## TASK REQUIREMENTS
Copy every item below word for word, keeping each line the same.
## Start
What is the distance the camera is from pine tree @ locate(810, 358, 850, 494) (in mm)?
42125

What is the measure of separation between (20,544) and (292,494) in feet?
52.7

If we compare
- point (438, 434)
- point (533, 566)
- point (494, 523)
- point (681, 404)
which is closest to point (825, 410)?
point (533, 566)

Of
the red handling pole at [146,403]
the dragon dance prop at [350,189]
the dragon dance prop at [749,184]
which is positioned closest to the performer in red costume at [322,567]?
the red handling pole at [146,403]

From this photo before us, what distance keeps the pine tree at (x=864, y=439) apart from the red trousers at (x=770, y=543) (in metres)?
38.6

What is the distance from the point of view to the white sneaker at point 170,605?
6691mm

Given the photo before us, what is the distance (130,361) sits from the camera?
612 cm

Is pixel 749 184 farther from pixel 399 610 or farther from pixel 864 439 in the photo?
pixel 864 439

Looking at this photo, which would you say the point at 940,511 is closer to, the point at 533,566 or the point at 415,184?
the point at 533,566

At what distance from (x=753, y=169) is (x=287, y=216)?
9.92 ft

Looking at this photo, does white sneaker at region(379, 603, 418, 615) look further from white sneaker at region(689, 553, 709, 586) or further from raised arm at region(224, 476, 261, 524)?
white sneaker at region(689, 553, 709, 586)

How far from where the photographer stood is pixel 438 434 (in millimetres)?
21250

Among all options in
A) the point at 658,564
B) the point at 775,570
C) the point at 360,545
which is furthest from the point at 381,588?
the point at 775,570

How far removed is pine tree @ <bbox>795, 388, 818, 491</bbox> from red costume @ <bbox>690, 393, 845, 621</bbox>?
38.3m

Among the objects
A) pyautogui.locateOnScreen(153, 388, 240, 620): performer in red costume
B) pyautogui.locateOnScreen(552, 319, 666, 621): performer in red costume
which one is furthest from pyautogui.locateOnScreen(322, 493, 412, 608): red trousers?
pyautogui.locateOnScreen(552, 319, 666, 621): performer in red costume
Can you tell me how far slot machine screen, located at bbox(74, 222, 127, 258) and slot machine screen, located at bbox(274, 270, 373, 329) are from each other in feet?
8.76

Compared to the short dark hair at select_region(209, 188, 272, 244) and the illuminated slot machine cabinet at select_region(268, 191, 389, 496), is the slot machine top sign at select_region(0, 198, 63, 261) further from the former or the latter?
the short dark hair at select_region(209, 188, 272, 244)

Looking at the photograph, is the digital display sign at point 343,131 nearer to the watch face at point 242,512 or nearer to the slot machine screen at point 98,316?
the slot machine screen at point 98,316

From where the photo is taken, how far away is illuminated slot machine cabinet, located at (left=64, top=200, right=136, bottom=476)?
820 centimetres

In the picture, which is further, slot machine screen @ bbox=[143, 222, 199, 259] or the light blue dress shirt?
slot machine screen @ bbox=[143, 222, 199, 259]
## End
## OUTPUT
What is the distance the camera is from pine tree @ locate(810, 358, 850, 494) (in mm)?
42125

What is the measure of separation between (20,544) and (292,494) in feet?
52.7

If we compare
- point (438, 434)
- point (533, 566)
- point (494, 523)
- point (681, 404)
which is closest to point (825, 410)?
point (533, 566)

Of
the red handling pole at [146,403]
the dragon dance prop at [350,189]
the dragon dance prop at [749,184]
which is positioned closest to the performer in red costume at [322,567]?
the red handling pole at [146,403]

From this photo before us, what distance keeps the pine tree at (x=864, y=439) apart from the red trousers at (x=770, y=543) (in metres)?
38.6

What is the distance from the point of view to the white sneaker at point 170,605?
6691mm

Given the photo before us, what is the distance (130,361) sits from the camera?
612 cm

Is pixel 749 184 farther from pixel 399 610 or farther from pixel 864 439 in the photo?
pixel 864 439

Looking at this photo, which would you say the point at 940,511 is closer to, the point at 533,566 or the point at 415,184?
the point at 533,566

At what distance from (x=753, y=169) is (x=287, y=216)?
9.92 ft

Looking at this photo, does white sneaker at region(379, 603, 418, 615) look further from white sneaker at region(689, 553, 709, 586) or further from raised arm at region(224, 476, 261, 524)?
white sneaker at region(689, 553, 709, 586)

How far from where the photographer stood is pixel 438 434 (in millimetres)?
21250

Among all options in
A) the point at 658,564
B) the point at 775,570
C) the point at 360,545
which is furthest from the point at 381,588?
the point at 775,570

How far removed is pine tree @ <bbox>795, 388, 818, 491</bbox> from red costume @ <bbox>690, 393, 845, 621</bbox>?
38.3m

Among the objects
A) pyautogui.locateOnScreen(153, 388, 240, 620): performer in red costume
B) pyautogui.locateOnScreen(552, 319, 666, 621): performer in red costume
which one is furthest from pyautogui.locateOnScreen(322, 493, 412, 608): red trousers?
pyautogui.locateOnScreen(552, 319, 666, 621): performer in red costume
Can you tell me how far slot machine screen, located at bbox(74, 222, 127, 258) and slot machine screen, located at bbox(274, 270, 373, 329) are from each other in feet?
8.76

Compared to the short dark hair at select_region(209, 188, 272, 244) and the illuminated slot machine cabinet at select_region(268, 191, 389, 496), is the slot machine top sign at select_region(0, 198, 63, 261) further from the former or the latter?
the short dark hair at select_region(209, 188, 272, 244)

Looking at the photograph, is the digital display sign at point 343,131 nearer to the watch face at point 242,512 or nearer to the slot machine screen at point 98,316?
the slot machine screen at point 98,316

From where the photo is taken, how far away is illuminated slot machine cabinet, located at (left=64, top=200, right=136, bottom=476)?
820 centimetres

In the picture, which is further, slot machine screen @ bbox=[143, 222, 199, 259] or the light blue dress shirt?
slot machine screen @ bbox=[143, 222, 199, 259]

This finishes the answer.